The government of Daniel Ortega is facing its second major natural disaster in two months, following a week of heavy rains caused by a low-pressure system that required the government to evacuate more than 6,000 people in the northern region of the country and declare a state of alert throughout most departments.
At press time, some 10,000 people in more than 100 communities had been affected by the rains, which also reportedly damaged some 790 homes, five bridges and more than 220 kilometers of roadway in the departments of Chinandega, León, Estelí, Managua, Granada and Matagalpa. Hit hardest was the northwestern department of Chinandega, where some 1,200 people were relocated to temporary shelters in churches and schoolhouses.
With another tropical storm approaching the Caribbean coast on Tuesday, a state of elevated alert was put in effect for most of the country.
The heavy rains also pounded neighboring countries in Central America, leaving at least 19 dead – including 14 in a mudslide in Costa Rica – and forcing some 8,600 people to evacuate. To the north, some 850 people were evacuated in El Salvador and in Honduras more than 8,000 were evacuated and at least five killed, bringing to 11 the number of Hondurans who have drowned in heavy rains in the past two months, according to government authorities.
President Daniel Ortega and his National Emergency Commission traveled to Chinandega Oct. 13 to analyze the situation and express concern about the possibility of mudslides.
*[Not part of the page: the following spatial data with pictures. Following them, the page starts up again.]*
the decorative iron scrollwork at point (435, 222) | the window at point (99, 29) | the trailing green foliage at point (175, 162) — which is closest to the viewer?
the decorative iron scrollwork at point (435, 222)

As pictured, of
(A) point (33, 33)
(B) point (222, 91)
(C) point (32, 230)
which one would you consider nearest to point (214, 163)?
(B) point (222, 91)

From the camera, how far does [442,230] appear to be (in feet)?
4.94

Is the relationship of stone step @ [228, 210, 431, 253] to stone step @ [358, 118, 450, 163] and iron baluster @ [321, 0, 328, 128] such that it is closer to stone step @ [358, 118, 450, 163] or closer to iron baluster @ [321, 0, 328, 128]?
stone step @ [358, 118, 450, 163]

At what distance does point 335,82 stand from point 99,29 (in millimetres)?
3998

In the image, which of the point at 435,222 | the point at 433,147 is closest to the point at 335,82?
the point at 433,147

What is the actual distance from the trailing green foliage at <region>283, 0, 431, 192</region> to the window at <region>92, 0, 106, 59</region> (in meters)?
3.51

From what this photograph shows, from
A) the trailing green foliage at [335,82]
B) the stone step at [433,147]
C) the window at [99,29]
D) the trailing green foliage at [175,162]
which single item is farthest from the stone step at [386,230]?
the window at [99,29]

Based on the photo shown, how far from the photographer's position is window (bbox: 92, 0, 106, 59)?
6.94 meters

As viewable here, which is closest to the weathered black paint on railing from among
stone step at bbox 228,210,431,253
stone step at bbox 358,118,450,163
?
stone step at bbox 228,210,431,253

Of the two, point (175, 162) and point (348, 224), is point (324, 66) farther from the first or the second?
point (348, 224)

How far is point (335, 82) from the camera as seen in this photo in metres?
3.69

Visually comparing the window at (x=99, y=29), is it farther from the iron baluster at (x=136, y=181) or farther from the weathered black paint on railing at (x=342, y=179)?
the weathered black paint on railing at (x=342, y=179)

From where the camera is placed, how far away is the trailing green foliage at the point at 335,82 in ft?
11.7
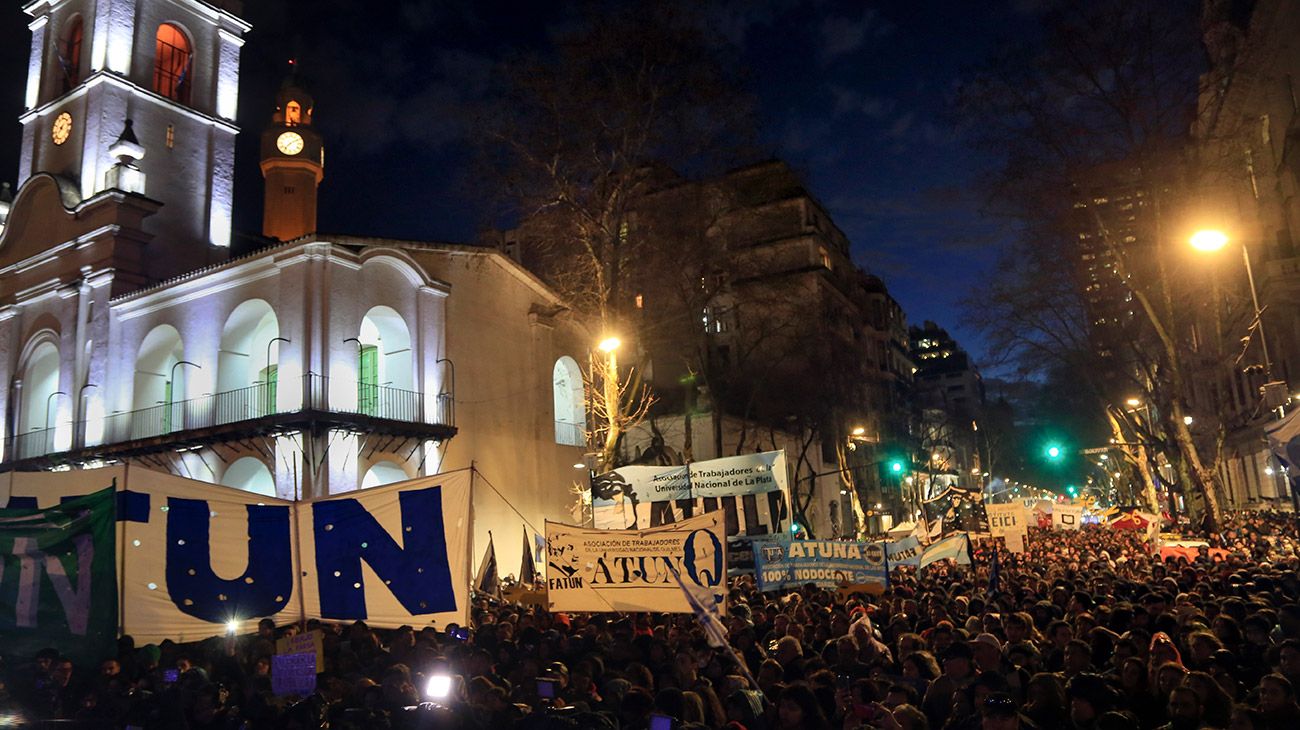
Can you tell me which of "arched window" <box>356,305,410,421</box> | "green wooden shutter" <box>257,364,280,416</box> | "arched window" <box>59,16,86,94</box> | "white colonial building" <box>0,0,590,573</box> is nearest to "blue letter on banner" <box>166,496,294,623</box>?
"white colonial building" <box>0,0,590,573</box>

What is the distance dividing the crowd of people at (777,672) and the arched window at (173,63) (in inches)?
1123

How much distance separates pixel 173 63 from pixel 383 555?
31.6 metres

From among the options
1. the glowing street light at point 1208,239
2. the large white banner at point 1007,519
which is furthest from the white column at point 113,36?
the glowing street light at point 1208,239

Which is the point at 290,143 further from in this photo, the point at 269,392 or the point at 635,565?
the point at 635,565

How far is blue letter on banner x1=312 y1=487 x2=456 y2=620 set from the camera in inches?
362

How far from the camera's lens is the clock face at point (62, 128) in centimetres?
3306

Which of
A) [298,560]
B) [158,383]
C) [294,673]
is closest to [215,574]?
[298,560]

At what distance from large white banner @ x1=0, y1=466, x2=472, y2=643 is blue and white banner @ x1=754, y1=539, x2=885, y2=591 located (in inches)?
249

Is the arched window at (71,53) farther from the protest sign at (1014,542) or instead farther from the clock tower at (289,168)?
the protest sign at (1014,542)

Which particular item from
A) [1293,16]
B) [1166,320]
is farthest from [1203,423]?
[1293,16]

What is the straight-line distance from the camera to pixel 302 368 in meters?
22.7

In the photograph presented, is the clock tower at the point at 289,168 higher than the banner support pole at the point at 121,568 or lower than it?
higher

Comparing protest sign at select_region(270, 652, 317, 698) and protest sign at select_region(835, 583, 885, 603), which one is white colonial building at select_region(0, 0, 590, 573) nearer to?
protest sign at select_region(835, 583, 885, 603)

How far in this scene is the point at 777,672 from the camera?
7.88 metres
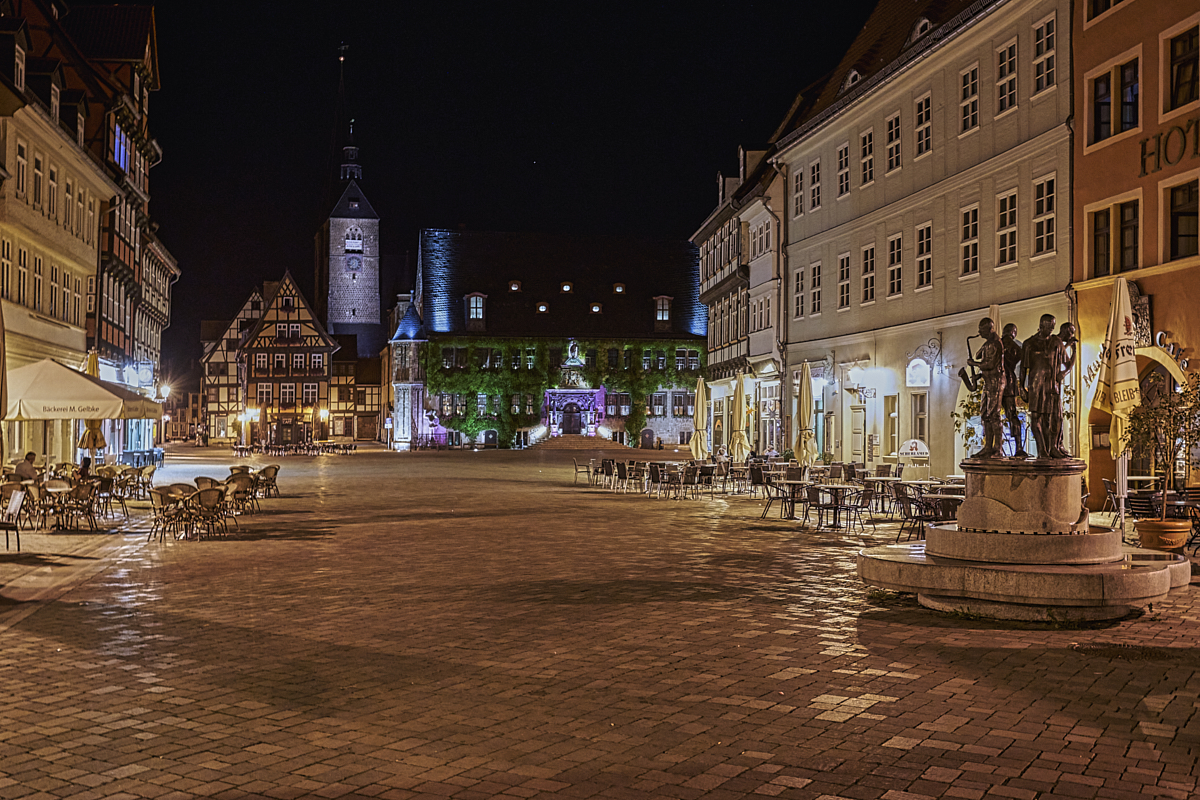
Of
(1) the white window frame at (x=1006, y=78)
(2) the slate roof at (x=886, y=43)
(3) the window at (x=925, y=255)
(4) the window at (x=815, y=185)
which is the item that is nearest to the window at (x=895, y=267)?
(3) the window at (x=925, y=255)

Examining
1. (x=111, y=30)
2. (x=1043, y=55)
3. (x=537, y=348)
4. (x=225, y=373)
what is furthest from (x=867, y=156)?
(x=225, y=373)

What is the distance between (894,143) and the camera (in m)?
30.0

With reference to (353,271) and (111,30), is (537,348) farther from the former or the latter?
(111,30)

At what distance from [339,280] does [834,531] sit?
93782 millimetres

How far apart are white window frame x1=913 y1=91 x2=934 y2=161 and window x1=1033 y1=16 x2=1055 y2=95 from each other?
4407mm

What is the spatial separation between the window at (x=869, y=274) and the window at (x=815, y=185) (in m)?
3.80

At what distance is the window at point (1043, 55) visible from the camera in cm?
2311

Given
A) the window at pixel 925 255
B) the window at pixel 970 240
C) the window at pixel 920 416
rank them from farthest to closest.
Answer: the window at pixel 925 255
the window at pixel 920 416
the window at pixel 970 240

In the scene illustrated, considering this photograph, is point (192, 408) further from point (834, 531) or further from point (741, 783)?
point (741, 783)

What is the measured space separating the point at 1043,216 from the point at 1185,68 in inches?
174

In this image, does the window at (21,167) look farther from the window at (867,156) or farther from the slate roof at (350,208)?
the slate roof at (350,208)

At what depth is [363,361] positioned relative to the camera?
10256 centimetres

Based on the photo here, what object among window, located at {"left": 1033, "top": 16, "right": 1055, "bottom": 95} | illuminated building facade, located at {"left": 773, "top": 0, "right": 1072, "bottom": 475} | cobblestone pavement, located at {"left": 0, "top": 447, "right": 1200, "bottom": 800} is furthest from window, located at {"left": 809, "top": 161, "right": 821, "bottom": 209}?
cobblestone pavement, located at {"left": 0, "top": 447, "right": 1200, "bottom": 800}

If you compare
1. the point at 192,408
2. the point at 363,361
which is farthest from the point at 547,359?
the point at 192,408
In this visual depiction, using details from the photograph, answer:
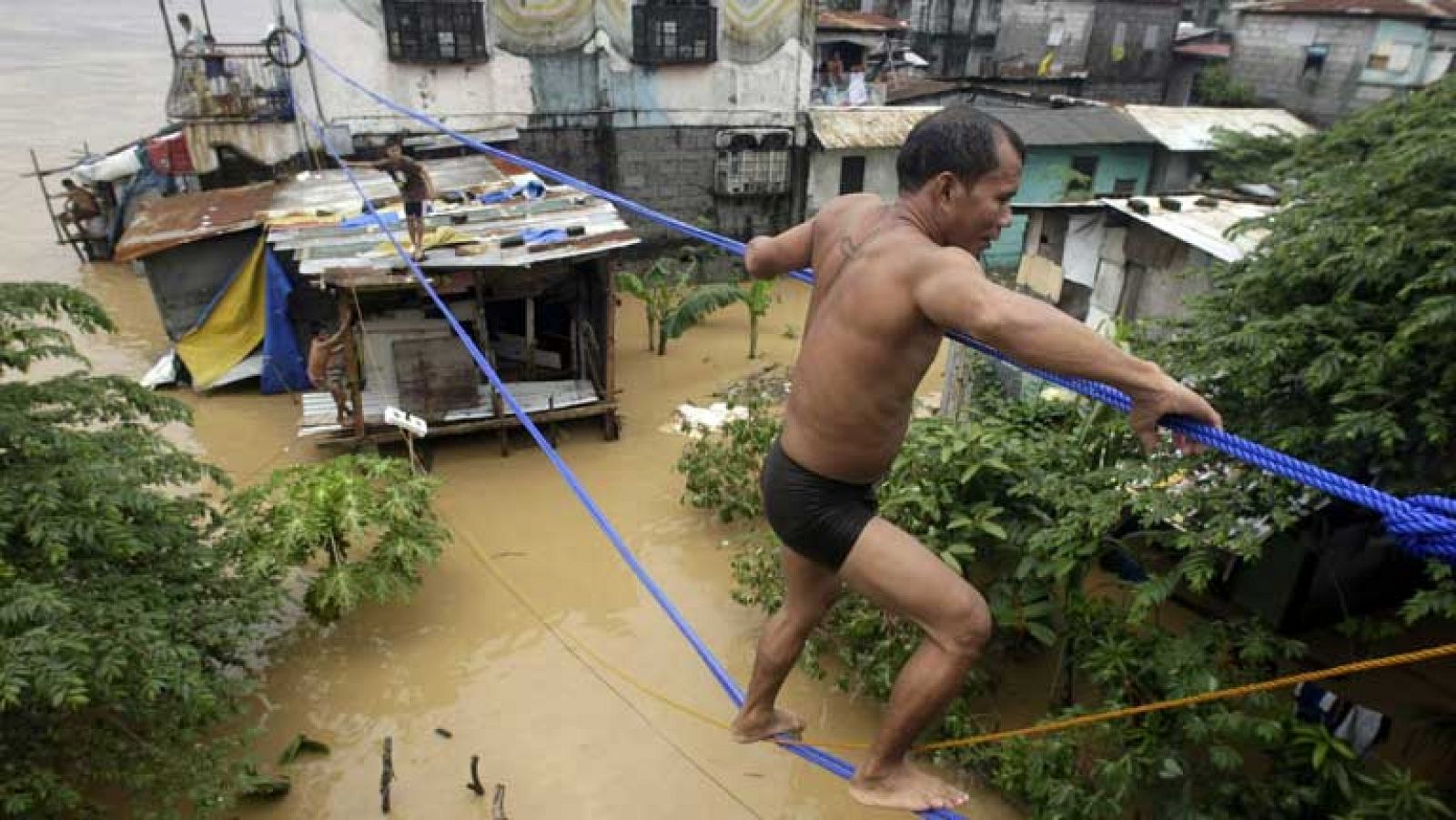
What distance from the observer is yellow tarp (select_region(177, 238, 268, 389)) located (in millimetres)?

Chinandega was one of the areas hit hardest by the 1998 Hurricane Mitch, which caused a massive landslide down the side of Casitas Volcano, killing some 2,000.
Ortega noted that if the current rains continue for 10 days, the situation could be on par with Mitch, “because the soil is already saturated.”
“Confronting this situation, where there is no indication that the rains will stop, we have to continue taking all corresponding measures in accordance with the (different levels of) alert,” Ortega said. “Above all, it is important to remain calm.”
Ortega stressed that the government is doing everything it can to prevent further disaster, and called on all citizens to cooperate with government and military officials in the coming days.
The President acknowledged that the damage to crops and infrastructure could be great, but called on journalists to act responsibly and not to create panic with preliminary damage reports.